> [Work required]
Could you reproduce the lines below word for word, starting at the line containing "How far apart" and ending at the line containing "14916 millimetres", with both of those lines included?

> [Given information]
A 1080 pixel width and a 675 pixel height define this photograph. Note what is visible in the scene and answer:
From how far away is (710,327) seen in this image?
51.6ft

...

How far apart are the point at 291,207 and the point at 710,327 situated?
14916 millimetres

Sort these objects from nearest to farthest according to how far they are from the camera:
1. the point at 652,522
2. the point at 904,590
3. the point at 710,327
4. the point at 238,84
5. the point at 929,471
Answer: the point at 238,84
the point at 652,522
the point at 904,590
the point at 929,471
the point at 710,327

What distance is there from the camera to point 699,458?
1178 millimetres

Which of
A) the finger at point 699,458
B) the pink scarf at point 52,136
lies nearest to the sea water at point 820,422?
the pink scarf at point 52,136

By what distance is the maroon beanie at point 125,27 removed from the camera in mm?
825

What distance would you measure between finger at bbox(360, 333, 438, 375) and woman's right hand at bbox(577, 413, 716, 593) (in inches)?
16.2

> [Task answer]
How far apart are the point at 291,207 and the point at 710,327 situated?
14916 millimetres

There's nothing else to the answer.